#### DOCUMENT PASSAGE
Sami says, " I still have relatives in Syria. It is really hard, and when I think about it, I get really emotional."

His family left Syria when Sami was in 8th grade. It had become too risky for him to even go to school.

Sami says, "It was really dangerous. It wasn't safe. You don't really know when the bombing is going to happen. I used to ask my Dad, should I go to school tomorrow or the day after. He prefers not, he knows it's affecting me negatively."

At a Lexington church on Tates Creek Road, it's a Monday night.

A Boy Scout announces, "Color guard halt. Color guard, prepare to post the colors."

Today, Sami finds himself a long way from war, and Syria.

He repeats with the rest of the scouts, "I pledge allegiance to the flag of the United States of America."

Before the war, he was a Boy Scout in Syria, where it's common for scouts to be in marching bands.

In America, he graduated from high school, earned his Eagle Scout, and became an assistant scout master of a Lexington troop. Most of the younger boys have no idea from what Sami has come.

A young Scout asks Sami, "Where are you from?" Sami responds, "Syria."

The scout is impressed. "Oh Wow."

Scout Liam Cercone says, "It's really been kinda an eye opening experience to know someone like that. I mean you read the stories on the news, but it's completely different thing to know someone like that."

Scoutmaster Randy Pack says of Sami, "He doesn't shy away from anything. He wants to get in and get it done. He took on leadership roles. He goes camping with us. He does pretty much everything we do."

#### SHORT PROBLEM A
Could you copy out the records verbatim, starting at their first line and ending with the line that contains "which is nearest to the slate"?

#### DATA FOR THIS TASK
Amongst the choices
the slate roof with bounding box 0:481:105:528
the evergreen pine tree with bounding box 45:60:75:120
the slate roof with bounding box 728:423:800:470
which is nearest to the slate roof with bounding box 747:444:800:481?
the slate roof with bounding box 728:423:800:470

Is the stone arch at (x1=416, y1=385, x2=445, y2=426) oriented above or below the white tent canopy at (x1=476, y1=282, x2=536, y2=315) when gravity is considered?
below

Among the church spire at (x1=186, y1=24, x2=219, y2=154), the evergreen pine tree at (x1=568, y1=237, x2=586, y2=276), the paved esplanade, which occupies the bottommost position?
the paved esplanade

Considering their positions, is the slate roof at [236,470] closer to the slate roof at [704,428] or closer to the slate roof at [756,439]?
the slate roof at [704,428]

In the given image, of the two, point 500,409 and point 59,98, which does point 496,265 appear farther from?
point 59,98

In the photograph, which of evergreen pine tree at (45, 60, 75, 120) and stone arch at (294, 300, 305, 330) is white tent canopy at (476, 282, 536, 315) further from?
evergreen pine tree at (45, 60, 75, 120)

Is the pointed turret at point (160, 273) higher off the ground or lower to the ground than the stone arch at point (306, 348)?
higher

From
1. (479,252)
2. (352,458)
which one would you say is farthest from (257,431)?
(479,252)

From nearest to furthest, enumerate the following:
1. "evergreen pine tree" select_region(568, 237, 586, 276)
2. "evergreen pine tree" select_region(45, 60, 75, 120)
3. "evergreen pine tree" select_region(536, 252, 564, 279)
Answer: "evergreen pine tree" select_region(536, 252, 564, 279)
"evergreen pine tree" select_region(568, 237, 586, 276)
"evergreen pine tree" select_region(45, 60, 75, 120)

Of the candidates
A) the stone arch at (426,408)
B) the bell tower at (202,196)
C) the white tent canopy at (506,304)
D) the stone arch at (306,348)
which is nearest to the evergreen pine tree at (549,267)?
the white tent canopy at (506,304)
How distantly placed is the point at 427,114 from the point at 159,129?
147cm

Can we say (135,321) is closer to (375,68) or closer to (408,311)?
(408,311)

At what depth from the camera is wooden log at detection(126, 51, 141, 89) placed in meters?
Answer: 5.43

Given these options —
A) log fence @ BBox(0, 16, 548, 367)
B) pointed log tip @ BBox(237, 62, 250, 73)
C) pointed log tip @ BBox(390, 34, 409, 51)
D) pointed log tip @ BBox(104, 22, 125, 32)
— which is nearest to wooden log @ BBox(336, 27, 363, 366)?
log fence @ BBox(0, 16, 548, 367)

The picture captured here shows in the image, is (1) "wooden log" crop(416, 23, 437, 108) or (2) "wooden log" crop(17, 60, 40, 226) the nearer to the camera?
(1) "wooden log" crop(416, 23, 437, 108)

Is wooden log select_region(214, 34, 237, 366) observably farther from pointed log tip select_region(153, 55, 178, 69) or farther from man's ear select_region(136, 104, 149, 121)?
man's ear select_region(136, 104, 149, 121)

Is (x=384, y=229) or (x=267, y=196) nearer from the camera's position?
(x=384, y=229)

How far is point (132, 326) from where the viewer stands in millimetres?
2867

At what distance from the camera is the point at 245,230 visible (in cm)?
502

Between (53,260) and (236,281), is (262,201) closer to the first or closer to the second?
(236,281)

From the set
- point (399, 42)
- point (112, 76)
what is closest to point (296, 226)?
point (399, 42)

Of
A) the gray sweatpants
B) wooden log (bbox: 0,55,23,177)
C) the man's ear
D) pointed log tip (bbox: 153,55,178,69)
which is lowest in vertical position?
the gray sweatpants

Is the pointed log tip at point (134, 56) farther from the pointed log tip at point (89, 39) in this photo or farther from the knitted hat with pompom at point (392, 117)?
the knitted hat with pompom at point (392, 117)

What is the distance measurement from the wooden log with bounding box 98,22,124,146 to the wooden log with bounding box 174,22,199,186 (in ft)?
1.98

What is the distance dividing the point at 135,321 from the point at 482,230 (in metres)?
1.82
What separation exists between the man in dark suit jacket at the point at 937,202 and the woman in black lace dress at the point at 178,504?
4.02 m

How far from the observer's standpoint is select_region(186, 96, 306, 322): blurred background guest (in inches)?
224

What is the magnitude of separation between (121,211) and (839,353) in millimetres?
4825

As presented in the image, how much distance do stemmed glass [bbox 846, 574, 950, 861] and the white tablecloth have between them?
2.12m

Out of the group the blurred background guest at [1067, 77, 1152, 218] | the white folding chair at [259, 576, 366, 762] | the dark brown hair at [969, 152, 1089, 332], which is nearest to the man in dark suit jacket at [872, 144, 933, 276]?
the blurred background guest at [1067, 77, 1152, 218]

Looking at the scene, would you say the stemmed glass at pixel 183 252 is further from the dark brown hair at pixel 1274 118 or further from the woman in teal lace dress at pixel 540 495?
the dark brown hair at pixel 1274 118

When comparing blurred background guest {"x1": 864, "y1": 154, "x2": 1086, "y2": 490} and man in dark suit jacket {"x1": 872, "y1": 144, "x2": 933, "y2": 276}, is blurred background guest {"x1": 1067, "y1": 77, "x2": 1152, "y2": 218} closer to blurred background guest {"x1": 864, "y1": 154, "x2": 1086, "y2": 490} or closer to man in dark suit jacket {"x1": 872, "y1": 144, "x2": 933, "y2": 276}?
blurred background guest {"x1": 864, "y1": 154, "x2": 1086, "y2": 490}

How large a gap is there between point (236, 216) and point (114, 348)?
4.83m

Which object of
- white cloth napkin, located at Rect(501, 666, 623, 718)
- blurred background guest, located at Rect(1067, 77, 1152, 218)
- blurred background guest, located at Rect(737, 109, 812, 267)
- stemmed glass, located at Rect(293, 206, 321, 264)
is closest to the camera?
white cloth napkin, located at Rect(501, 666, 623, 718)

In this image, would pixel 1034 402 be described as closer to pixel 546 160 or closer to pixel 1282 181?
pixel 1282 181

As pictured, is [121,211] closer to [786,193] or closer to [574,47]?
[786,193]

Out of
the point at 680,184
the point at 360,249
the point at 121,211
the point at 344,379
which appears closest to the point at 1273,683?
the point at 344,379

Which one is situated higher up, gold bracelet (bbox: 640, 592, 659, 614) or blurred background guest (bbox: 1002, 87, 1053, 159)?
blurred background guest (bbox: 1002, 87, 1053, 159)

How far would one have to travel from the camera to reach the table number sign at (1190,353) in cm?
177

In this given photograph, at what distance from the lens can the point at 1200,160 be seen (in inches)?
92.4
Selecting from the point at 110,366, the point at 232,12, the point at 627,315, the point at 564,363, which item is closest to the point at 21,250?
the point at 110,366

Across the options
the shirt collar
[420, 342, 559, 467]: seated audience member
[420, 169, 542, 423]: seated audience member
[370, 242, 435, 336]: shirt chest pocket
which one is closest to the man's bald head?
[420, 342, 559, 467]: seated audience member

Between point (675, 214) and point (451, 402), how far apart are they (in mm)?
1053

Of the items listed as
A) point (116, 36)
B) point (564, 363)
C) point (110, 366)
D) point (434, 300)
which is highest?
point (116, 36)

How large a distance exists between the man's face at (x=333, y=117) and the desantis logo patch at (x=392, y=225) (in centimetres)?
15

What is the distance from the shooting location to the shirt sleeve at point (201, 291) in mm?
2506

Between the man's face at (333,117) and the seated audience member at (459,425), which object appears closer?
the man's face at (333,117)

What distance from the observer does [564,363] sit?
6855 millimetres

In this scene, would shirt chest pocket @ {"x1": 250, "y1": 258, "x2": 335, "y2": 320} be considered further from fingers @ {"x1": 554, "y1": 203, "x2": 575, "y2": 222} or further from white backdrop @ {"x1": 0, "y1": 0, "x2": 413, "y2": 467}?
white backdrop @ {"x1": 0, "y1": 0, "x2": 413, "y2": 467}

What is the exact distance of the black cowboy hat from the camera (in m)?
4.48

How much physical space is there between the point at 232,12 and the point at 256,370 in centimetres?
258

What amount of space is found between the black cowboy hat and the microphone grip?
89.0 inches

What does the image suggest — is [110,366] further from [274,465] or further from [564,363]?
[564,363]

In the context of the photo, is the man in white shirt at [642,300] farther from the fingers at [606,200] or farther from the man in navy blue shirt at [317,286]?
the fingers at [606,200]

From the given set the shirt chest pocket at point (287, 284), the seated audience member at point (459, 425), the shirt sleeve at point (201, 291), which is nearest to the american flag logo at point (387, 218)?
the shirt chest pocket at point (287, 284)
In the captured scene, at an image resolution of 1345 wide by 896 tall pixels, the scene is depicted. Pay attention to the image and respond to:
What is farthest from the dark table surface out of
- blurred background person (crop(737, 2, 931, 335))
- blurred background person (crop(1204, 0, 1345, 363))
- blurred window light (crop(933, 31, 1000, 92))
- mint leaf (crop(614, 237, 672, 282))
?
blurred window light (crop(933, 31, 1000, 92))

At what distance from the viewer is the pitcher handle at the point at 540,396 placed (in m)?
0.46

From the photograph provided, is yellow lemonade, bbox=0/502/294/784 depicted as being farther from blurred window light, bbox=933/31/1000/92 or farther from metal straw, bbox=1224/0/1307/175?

#### SHORT PROBLEM B
Can you carry on the story of Sami, the Syrian scout in Lexington, picking up after its final sentence?

#### FINAL ANSWER A
Amongst the choices
the slate roof with bounding box 0:481:105:528
the evergreen pine tree with bounding box 45:60:75:120
the slate roof with bounding box 728:423:800:470
which is nearest to the slate roof with bounding box 747:444:800:481?

#### FINAL ANSWER B
Sami believes the Boy Scouts helped make his transition to the USA smoother.

He says, "It got me involved in society, a lot."

The freshman at the University of Kentucky is wasting no time. He's almost a junior in college credits, studying to be a doctor like his brother and father. He says the American educational system is far better than his homeland and dreams of the day he becomes an American citizen. Right now Sami says he is legal here, classified as a "Permanent Resident."

"I would love to become an American citizen. It is something that I will be really proud of."

One day, he'd also like to return to Aleppo.

Sami says, "This is the city of my childhood, the city of my first laugh, the city of my dreams. I hope the future bodes well. We can't lose hope; it is our only way of thinking of Syria now. Hope that first of all, people stop dying, and then we can think about the city itself."